## What to work on:
a – Copy the Boudreaux's acquisition text word for word, from "On March 17, 2023, Amergent" up to and including "secured convertible debenture.".
b – Based on the Boudreaux's acquisition text, answer yes or no to each statement and quote the words of the text that decide it. (i) The company paid a $250,000 deposit at signing. (ii) The Note carries interest at 8% per year. (iii) Paying off the Note early brings a penalty.
c – Translate this sentence from the Boudreaux's acquisition text into Spanish: "Oz Rey, LLC is the holder of the company's 10% secured convertible debenture."

## Text provided:
Item 2.01 Completion of Acquisition or Disposition of Assets

On March 17, 2023, Amergent Hospitality Group Inc., a Delaware corporation ("Amergent" or the "company"), through its wholly owned subsidiary, I10/I20 Cuisine, LLC, closed on an asset purchase agreement ("Agreement") with Boudreaux's Cajun Kitchen, Inc. to acquire the Houston, Texas based brand and its four restaurant locations, for an aggregate purchase price of $3,750,00. The company previously remitted a $250,000 deposit applicable to the purchase price at signing. Of the remaining balance paid at closing, $1,000,000 was paid in cash and $2,500,000 was paid in the form of a convertible promissory note.

Boudreaux's will pay Mastodon Ventures, Inc., an affiliate of Oz Rey, LLC, an aggregate fee of $250,000 in connection with the transaction. Oz Rey, LLC is the holder of the company's 10% secured convertible debenture.

The Note accrues interest at a rate of 6.0% per annum and will be secured by the acquired assets. The Note mature two years from closing, provided $1,250,000 of the principal balance of the Note is due and payable in July 2023. The Note may be converted, at the option of the holder, into shares of common stock of the company at a conversion price of $0.50. The Note includes customary events of default, and in the event of default, accelerates automatically. The Note may be prepaid in whole or in part at any time, without premium or penalty.

Each of the parties has made customary representations and warranties and covenants in the Agreement. The closing is subject to certain conditions, including, among others, the accuracy of the representations and warranties of the parties, and compliance by the parties with their respective obligations under Agreement Both parties are obligated, subject to certain limitations, to indemnify the other under the Agreement for certain customary and other specified matters, including breaches of representations and warranties, breaches of covenants and for certain liabilities and third-party claims. The Agreement contemplates the execution of certain ancillary agreements between the parties (or their respective affiliates), including but not limited to a security agreement, guaranty, transition services agreement and temporary concession and management agreement.

## Data extract:

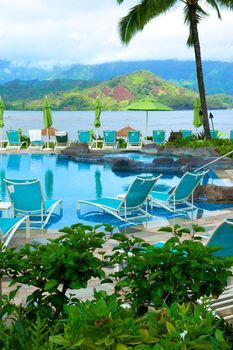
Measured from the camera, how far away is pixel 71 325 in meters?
1.73

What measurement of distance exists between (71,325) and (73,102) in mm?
79826

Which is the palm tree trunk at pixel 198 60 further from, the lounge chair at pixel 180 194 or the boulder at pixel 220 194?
the lounge chair at pixel 180 194

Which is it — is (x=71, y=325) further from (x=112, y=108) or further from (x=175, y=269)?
(x=112, y=108)

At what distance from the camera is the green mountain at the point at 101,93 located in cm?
7656

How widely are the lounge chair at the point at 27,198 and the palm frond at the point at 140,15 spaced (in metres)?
12.7

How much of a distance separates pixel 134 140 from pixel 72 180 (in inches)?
284

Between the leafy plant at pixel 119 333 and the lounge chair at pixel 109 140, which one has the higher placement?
the leafy plant at pixel 119 333

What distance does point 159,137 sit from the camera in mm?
20875

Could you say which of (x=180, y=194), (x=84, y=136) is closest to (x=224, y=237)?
(x=180, y=194)

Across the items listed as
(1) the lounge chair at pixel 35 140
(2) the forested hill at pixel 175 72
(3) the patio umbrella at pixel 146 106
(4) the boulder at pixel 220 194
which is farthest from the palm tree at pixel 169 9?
(2) the forested hill at pixel 175 72

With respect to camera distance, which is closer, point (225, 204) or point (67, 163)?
point (225, 204)

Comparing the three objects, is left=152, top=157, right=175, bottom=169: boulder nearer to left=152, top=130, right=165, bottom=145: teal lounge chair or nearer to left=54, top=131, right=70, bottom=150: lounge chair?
left=152, top=130, right=165, bottom=145: teal lounge chair

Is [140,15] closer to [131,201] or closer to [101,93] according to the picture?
[131,201]

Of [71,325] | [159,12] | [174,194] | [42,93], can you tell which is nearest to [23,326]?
[71,325]
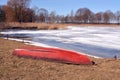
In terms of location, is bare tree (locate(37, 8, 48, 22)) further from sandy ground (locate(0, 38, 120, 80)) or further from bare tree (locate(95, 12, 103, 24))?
sandy ground (locate(0, 38, 120, 80))

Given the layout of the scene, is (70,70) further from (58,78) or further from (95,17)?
(95,17)

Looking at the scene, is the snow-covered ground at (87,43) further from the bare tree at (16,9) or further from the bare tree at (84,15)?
the bare tree at (84,15)

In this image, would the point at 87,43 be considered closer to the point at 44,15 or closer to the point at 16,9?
the point at 16,9

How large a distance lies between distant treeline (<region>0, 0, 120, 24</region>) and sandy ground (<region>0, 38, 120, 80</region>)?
61.2 meters

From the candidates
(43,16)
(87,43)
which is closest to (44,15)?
(43,16)

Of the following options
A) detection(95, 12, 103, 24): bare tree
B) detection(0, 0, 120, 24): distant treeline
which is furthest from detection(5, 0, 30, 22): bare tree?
detection(95, 12, 103, 24): bare tree

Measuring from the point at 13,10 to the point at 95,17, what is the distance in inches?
1767

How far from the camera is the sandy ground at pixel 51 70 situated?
20.5 ft

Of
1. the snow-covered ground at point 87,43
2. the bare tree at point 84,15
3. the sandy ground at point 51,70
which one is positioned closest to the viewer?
the sandy ground at point 51,70

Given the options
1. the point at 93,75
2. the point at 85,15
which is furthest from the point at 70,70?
the point at 85,15

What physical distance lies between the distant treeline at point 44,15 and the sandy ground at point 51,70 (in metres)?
61.2

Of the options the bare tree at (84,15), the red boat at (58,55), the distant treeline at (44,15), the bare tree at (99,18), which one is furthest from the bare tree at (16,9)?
the red boat at (58,55)

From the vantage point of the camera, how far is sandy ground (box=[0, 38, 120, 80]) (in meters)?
6.26

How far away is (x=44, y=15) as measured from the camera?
3873 inches
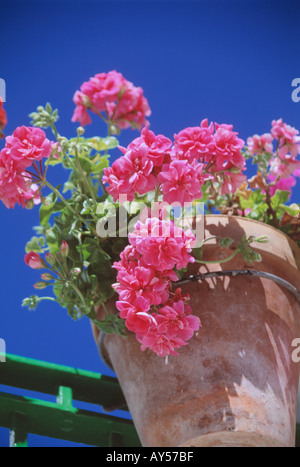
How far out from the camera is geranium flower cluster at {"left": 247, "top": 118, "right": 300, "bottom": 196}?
1.25 m

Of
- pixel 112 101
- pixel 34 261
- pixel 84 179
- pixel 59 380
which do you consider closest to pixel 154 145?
pixel 84 179

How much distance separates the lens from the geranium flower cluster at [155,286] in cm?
87

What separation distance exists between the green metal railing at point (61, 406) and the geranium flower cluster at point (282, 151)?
0.54 m

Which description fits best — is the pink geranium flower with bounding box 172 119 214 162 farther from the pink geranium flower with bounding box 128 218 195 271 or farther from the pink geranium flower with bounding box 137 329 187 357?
the pink geranium flower with bounding box 137 329 187 357

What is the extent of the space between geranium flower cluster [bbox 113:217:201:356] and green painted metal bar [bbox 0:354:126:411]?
291 millimetres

## Answers to each task:
a –
On March 17, 2023, Amergent Hospitality Group Inc., a Delaware corporation ("Amergent" or the "company"), through its wholly owned subsidiary, I10/I20 Cuisine, LLC, closed on an asset purchase agreement ("Agreement") with Boudreaux's Cajun Kitchen, Inc. to acquire the Houston, Texas based brand and its four restaurant locations, for an aggregate purchase price of $3,750,00. The company previously remitted a $250,000 deposit applicable to the purchase price at signing. Of the remaining balance paid at closing, $1,000,000 was paid in cash and $2,500,000 was paid in the form of a convertible promissory note.

Boudreaux's will pay Mastodon Ventures, Inc., an affiliate of Oz Rey, LLC, an aggregate fee of $250,000 in connection with the transaction. Oz Rey, LLC is the holder of the company's 10% secured convertible debenture.

b –
(i) Yes: "The company previously remitted a $250,000 deposit applicable to the purchase price at signing."
(ii) No: "The Note accrues interest at a rate of 6.0% per annum"
(iii) No: "The Note may be prepaid in whole or in part at any time, without premium or penalty."

c – Oz Rey, LLC es el titular de la obligación convertible garantizada al 10 % de la compañía.